> [Exercise] Data follows below. Repeat exactly the lines between the line holding "Сезонные рабочие собирают" and the line holding "マルチシート 渓流 (917-12A)", inclusive, and nothing more; drop pictures.

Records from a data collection
=== Begin Enclosure ===

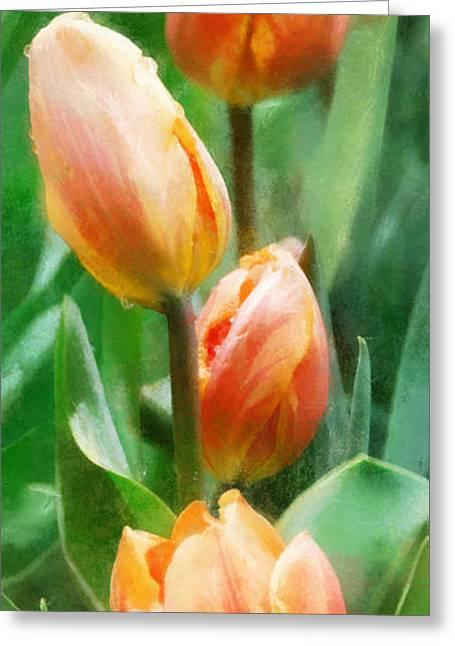 Tulip Quartet Greeting Card by Francesa Miller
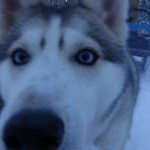 A camera kiss from a handsome husky!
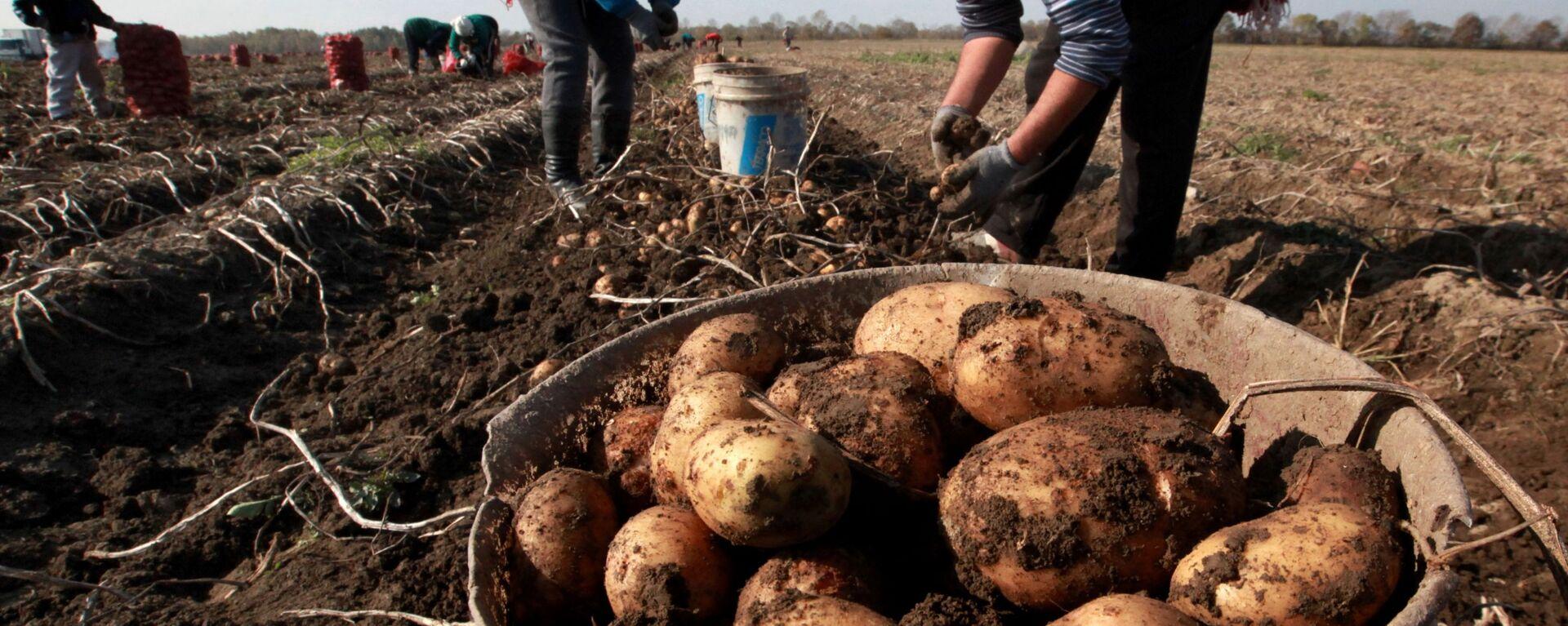 Сезонные рабочие собирают урожай картофеля в фермерском хозяйстве  - Sputnik Тоҷикистон, 1920, 20.09.2021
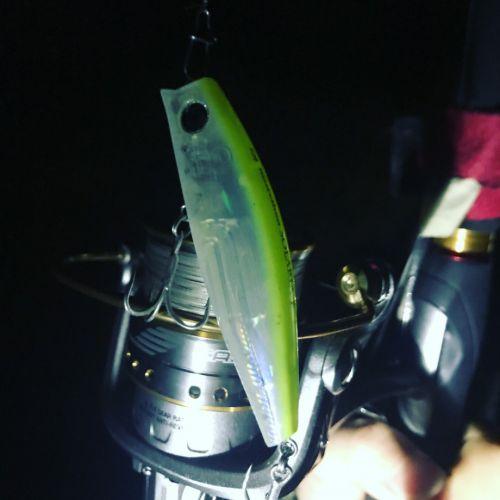 僕が単独釣行にこだわる理由。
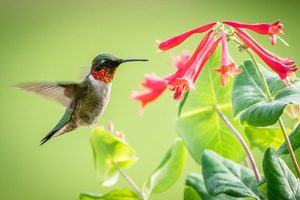 How to Attract Hummingbirds: 10 Expert Tips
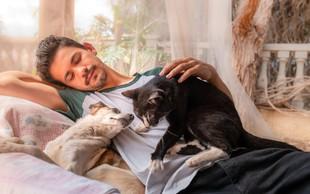 16 neprecenljivih stvari, ki nas jih lahko naučijo mačke in psi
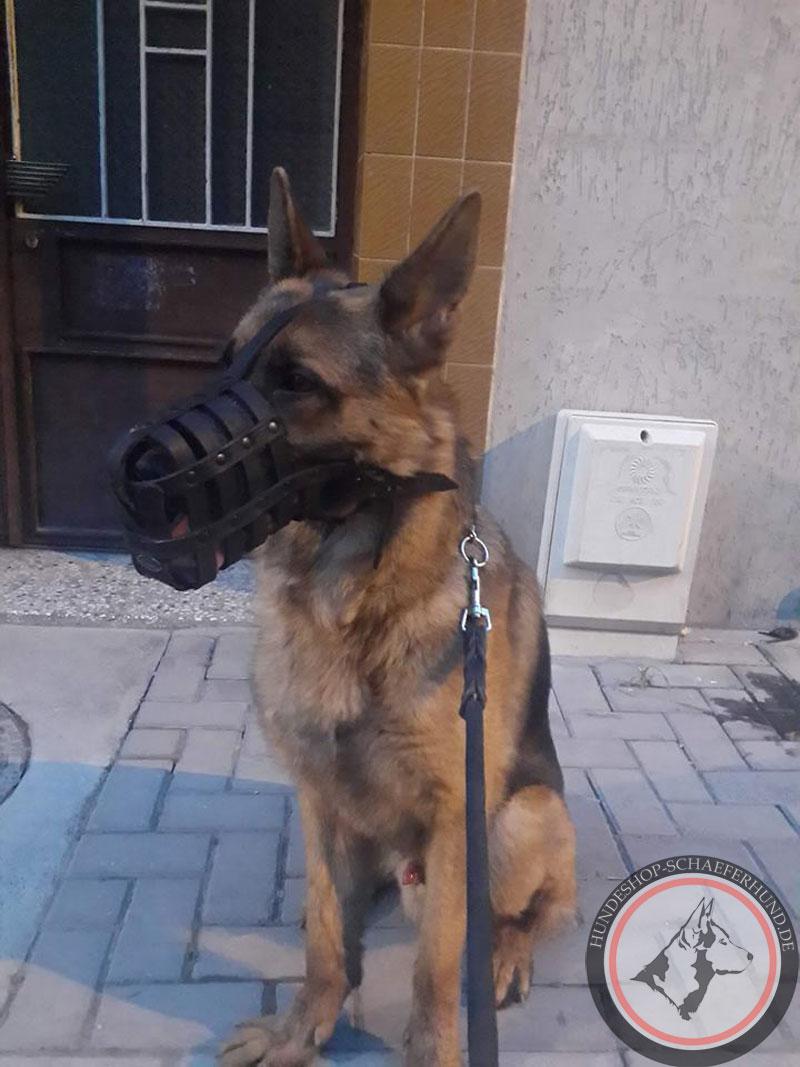 Beißkorb aus Leder für Deutschen Schäferhund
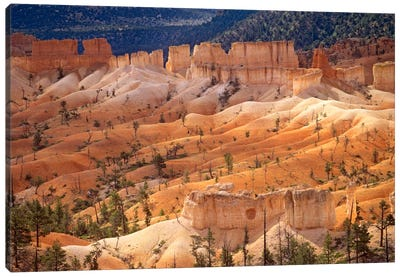 Landscape Of Eroded Formations Called Hoodoos And Fins, Bryce Canyon National Park, Utah Canvas Art Print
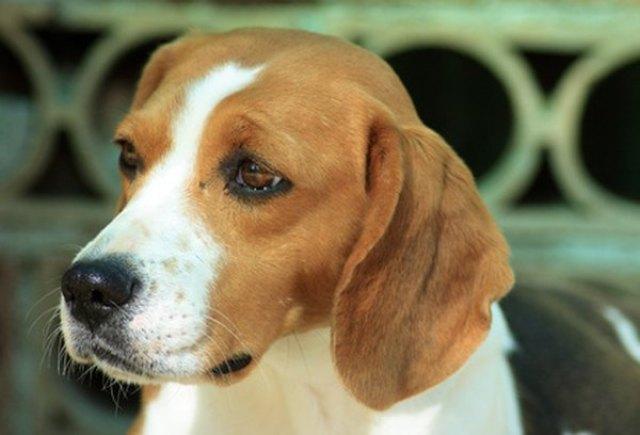 beagle size full grown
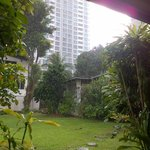 Jardín 2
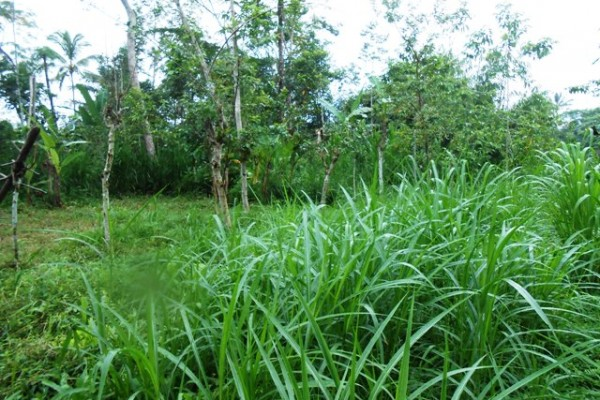 Land for sale in Ubud Bali 10 are in Tegalalang with natural view – LUB180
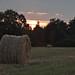 Round straw bale at sunset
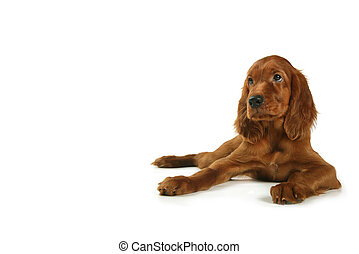 puppy setter - a puppy of a setter lies on a white...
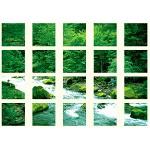 マルチシート 渓流 (917-12A)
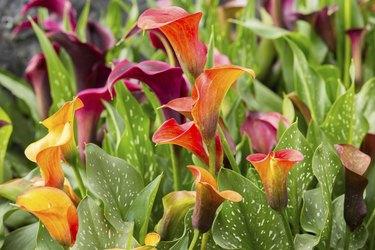 Calla lily field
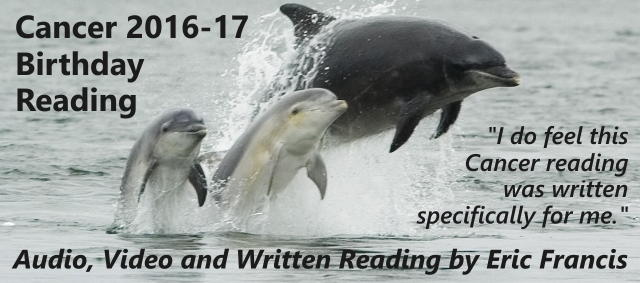 Bottlenose_dolphin_banner-640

=== End Enclosure ===

> [Answer for this exercise]
 Сезонные рабочие собирают урожай картофеля в фермерском хозяйстве  - Sputnik Тоҷикистон, 1920, 20.09.2021
 僕が単独釣行にこだわる理由。
 How to Attract Hummingbirds: 10 Expert Tips
 16 neprecenljivih stvari, ki nas jih lahko naučijo mačke in psi
 Beißkorb aus Leder für Deutschen Schäferhund
 Landscape Of Eroded Formations Called Hoodoos And Fins, Bryce Canyon National Park, Utah Canvas Art Print
 beagle size full grown
 Jardín 2
 Land for sale in Ubud Bali 10 are in Tegalalang with natural view – LUB180
 Round straw bale at sunset
 puppy setter - a puppy of a setter lies on a white...
 マルチシート 渓流 (917-12A)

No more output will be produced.